§ **TASK PROMPT**: In the film text, what is the name of the rich man from whom Nagan borrows money for the wedding?
(TEXT SECTION)
- Poster
- Directed by: A. Bhimsingh
- Written by: (Dialogues) Erama. Arangannal
- Screenplay by: A. Bhimsingh
- Produced by: P. K. Satyapal
- Starring: Gemini Ganesan Padmini Ragini
- Cinematography: G. Vittal Rao
- Edited by: A. Bhimsingh A. Paul Duraisingh A. Thangaraj
- Music by: K. H. Reddy
- Production company: Oriental Movies
- Release date: 1959;
- Country: India
- Language: Tamil

= Ponnu Vilayum Bhoomi =

Film directed by A. Bhimsingh

Ponnu Vilayum Bhoomi is a 1959 Indian Tamil-language drama film directed by A. Bhimsingh. The film stars Gemini Ganesan and Padmini.

== Plot ==
Nagan is a farmer who owns a fertile farming land in Vayalur. Nagan is an honest and hardworking person who considers his farming land as his temple. Though the land is fertile, at times the yield is not so good. He has a son called Nallaan who is a brave and fearless young lad. Nagan decides to marry Nallaan to a girl called Muthamma. She is a pretty girl who works as a house maid in the house of a rich man called Balakotinathar. Her father has left her in that position and had run away to Malaysia. Nagan had to borrow money from the rich man Balakotinathar for the wedding ceremony of Nallaan and Muthamma. As the days pass by, Nallaan and Muthamma have a son. They name him Inban. Nagan is unable to settle the loan. Balakotinathar threatens to sue the family. So, the family decides to abandon the village and migrate to Chennai in search of employment. They hand over their properties in lieu of the loan. Nallan tells Balakotinathar that he will pay the balance money some day and recover the land. Balakotinathar's benevolent wife gives them an amount of money for them to survive in Chennai. However, when the family arrives in Chennai some cheaters take all their money. Left with nothing the family gets dissipated. The child gets lost. Nallaan goes away in search of earning money. Muthamma and Nagan are left alone. How the family is reunited and recovers their land forms the rest of the story.
(End TEXT SECTION)
(AVAILABLE DATA)
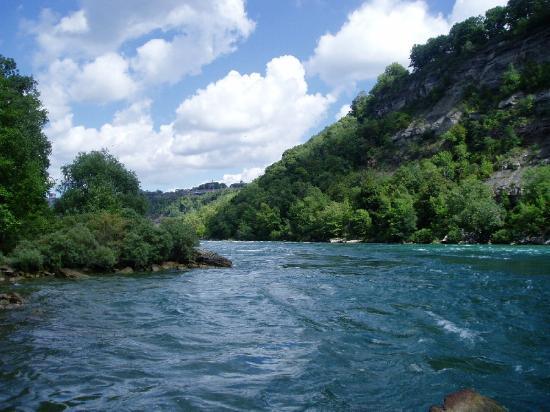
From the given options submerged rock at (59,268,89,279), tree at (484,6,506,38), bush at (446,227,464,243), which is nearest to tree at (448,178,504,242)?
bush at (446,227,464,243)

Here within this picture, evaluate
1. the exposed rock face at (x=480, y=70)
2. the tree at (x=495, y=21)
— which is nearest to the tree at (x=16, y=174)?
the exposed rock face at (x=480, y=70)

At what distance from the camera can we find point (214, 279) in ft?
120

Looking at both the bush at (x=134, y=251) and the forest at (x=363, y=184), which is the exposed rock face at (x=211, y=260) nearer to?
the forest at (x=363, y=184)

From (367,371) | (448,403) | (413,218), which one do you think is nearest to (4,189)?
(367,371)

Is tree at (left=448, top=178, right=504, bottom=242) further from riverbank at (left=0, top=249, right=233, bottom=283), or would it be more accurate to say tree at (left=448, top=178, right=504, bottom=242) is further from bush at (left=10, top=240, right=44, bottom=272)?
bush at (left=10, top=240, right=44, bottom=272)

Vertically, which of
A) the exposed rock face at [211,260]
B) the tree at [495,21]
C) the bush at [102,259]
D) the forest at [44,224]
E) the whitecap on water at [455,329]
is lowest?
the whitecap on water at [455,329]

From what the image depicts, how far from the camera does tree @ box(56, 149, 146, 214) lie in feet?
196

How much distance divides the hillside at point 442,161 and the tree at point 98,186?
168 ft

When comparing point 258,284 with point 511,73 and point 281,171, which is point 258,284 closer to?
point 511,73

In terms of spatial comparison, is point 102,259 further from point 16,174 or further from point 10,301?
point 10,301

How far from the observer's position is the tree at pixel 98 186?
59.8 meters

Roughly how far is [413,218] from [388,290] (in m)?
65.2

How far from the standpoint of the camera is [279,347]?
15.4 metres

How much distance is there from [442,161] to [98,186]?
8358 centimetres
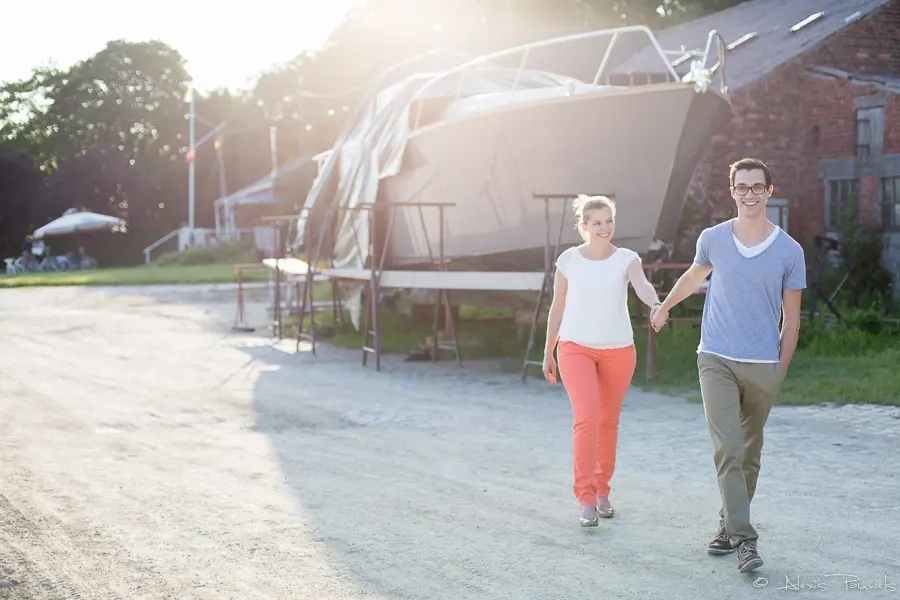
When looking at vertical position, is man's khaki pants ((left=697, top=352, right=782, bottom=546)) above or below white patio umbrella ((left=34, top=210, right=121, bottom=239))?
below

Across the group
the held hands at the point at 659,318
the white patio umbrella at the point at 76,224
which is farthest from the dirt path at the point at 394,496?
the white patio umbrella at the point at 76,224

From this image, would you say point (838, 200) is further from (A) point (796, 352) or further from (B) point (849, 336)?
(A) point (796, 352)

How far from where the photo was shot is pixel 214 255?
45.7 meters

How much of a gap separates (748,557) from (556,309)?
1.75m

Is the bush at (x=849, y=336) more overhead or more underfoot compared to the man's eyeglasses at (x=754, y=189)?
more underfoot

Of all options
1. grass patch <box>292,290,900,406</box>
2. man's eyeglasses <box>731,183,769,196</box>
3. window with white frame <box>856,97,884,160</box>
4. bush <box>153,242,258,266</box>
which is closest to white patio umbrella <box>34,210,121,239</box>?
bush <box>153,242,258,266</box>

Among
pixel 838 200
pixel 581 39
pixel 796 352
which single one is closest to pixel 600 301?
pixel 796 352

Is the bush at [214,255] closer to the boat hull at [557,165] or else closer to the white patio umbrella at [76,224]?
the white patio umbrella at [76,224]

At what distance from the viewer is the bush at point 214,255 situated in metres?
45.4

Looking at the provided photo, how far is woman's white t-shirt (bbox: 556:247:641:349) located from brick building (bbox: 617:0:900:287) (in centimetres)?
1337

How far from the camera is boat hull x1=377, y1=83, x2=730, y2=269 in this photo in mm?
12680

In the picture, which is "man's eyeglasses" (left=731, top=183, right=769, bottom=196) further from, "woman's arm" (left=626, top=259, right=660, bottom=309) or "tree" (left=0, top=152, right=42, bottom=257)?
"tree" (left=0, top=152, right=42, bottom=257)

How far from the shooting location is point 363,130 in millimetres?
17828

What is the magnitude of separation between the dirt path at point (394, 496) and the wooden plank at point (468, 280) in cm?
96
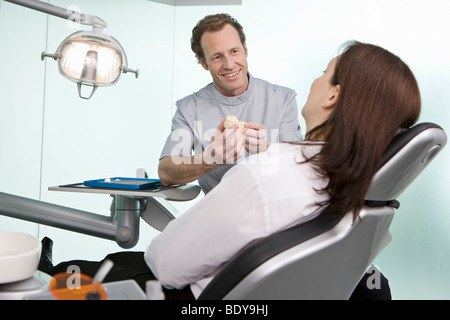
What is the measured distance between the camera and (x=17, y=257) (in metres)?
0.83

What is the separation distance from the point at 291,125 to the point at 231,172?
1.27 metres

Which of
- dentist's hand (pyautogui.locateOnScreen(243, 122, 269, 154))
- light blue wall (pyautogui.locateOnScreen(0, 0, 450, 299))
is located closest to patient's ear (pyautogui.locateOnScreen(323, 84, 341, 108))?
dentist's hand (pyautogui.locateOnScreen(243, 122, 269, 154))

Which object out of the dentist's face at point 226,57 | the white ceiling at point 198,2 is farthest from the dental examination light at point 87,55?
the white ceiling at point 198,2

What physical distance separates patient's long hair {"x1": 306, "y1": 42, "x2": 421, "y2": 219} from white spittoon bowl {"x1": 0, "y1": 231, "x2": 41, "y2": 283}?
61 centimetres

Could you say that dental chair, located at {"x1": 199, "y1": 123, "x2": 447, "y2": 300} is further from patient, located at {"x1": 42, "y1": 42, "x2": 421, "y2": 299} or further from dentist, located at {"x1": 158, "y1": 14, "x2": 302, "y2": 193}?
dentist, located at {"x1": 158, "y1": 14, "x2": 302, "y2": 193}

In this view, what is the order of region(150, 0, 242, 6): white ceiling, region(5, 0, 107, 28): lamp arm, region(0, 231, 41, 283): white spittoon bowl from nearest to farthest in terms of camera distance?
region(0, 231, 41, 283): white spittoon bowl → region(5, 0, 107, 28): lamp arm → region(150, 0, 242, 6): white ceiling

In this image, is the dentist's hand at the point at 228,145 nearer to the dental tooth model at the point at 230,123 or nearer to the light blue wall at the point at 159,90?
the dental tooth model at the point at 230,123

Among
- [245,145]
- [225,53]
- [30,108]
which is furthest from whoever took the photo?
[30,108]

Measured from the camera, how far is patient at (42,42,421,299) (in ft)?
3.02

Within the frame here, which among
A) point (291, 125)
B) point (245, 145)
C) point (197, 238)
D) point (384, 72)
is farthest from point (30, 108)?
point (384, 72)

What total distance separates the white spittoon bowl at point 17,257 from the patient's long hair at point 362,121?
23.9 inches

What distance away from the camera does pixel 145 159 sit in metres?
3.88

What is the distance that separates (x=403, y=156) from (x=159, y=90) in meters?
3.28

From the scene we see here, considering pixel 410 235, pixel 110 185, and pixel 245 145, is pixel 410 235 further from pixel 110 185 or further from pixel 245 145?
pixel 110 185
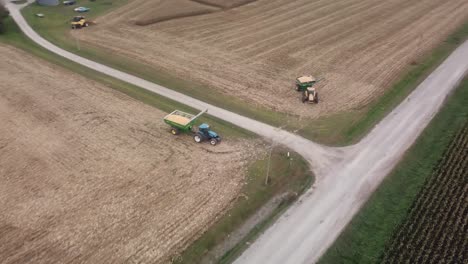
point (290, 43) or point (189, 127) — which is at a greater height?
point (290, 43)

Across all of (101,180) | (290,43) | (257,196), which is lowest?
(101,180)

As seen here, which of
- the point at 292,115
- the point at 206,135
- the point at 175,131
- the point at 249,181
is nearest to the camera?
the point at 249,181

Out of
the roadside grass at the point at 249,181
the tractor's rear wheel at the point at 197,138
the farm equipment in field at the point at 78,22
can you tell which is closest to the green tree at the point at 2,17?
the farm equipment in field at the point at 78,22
(End AVAILABLE DATA)
(AVAILABLE DATA)
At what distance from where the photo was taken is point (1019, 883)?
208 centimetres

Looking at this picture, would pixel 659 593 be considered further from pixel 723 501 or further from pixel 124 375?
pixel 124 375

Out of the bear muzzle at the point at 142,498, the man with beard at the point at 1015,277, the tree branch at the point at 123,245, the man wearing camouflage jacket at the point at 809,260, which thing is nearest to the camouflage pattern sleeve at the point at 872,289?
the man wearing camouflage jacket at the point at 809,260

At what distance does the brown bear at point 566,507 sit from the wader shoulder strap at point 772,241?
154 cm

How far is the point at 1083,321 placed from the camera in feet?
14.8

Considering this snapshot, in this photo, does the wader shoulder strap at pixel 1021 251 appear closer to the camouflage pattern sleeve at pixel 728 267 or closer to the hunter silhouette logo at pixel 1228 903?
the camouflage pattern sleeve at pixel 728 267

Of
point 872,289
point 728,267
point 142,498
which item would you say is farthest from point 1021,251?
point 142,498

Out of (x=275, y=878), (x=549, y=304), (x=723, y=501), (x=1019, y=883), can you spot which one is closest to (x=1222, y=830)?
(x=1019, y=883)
(End AVAILABLE DATA)
(AVAILABLE DATA)
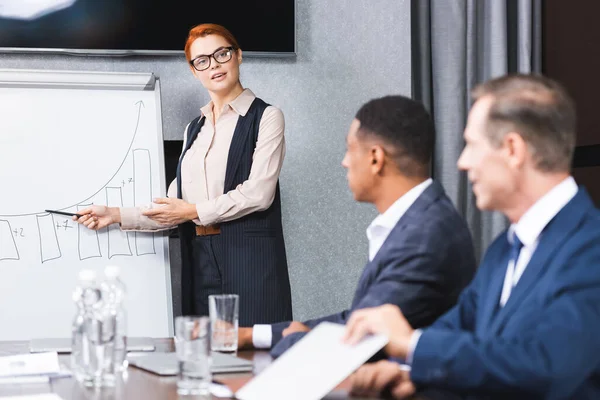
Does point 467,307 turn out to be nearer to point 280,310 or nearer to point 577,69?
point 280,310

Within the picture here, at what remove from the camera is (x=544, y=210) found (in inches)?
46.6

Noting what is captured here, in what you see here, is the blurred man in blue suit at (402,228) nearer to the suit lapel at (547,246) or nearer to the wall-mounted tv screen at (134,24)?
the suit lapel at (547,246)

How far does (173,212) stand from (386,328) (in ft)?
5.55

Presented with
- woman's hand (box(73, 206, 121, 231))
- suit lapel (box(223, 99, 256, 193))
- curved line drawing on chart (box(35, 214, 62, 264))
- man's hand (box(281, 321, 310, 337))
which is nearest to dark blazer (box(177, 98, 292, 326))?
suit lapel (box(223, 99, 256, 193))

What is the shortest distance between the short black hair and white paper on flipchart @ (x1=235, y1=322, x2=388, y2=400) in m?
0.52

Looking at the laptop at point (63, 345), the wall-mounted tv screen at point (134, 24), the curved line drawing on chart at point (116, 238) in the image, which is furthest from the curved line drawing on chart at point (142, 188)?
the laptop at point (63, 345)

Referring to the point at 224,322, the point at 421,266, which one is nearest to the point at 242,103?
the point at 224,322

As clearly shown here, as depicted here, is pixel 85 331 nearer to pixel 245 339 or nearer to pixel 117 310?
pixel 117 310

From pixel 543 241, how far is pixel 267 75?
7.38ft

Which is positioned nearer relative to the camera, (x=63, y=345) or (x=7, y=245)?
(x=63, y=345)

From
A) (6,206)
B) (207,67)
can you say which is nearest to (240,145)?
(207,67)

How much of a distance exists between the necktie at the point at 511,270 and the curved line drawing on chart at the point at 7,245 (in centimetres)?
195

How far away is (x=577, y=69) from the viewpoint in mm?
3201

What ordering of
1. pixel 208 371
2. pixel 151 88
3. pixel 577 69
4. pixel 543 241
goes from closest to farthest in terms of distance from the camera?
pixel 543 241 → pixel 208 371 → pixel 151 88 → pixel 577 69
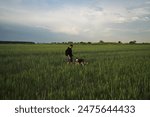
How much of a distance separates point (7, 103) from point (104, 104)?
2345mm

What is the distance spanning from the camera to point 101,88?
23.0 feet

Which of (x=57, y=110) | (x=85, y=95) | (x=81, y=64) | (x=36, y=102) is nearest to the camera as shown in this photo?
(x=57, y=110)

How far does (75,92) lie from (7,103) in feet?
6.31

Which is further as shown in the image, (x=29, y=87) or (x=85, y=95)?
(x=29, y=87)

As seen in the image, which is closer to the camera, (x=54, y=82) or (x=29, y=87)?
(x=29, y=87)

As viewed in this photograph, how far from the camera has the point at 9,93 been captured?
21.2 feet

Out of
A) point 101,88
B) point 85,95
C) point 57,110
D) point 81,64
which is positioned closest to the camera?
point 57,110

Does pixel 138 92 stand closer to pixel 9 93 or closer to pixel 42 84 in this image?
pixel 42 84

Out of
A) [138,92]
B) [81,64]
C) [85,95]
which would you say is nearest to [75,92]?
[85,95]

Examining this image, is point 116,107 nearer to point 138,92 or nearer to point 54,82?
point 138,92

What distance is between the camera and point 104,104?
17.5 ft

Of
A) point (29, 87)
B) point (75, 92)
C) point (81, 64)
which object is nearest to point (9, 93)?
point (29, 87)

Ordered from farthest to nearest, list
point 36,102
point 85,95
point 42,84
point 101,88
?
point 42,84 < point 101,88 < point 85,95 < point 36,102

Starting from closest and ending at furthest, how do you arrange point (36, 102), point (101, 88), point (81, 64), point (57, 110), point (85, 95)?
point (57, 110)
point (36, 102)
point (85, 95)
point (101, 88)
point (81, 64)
(End AVAILABLE DATA)
§ **PROBLEM SOLUTION**: Balakotinathar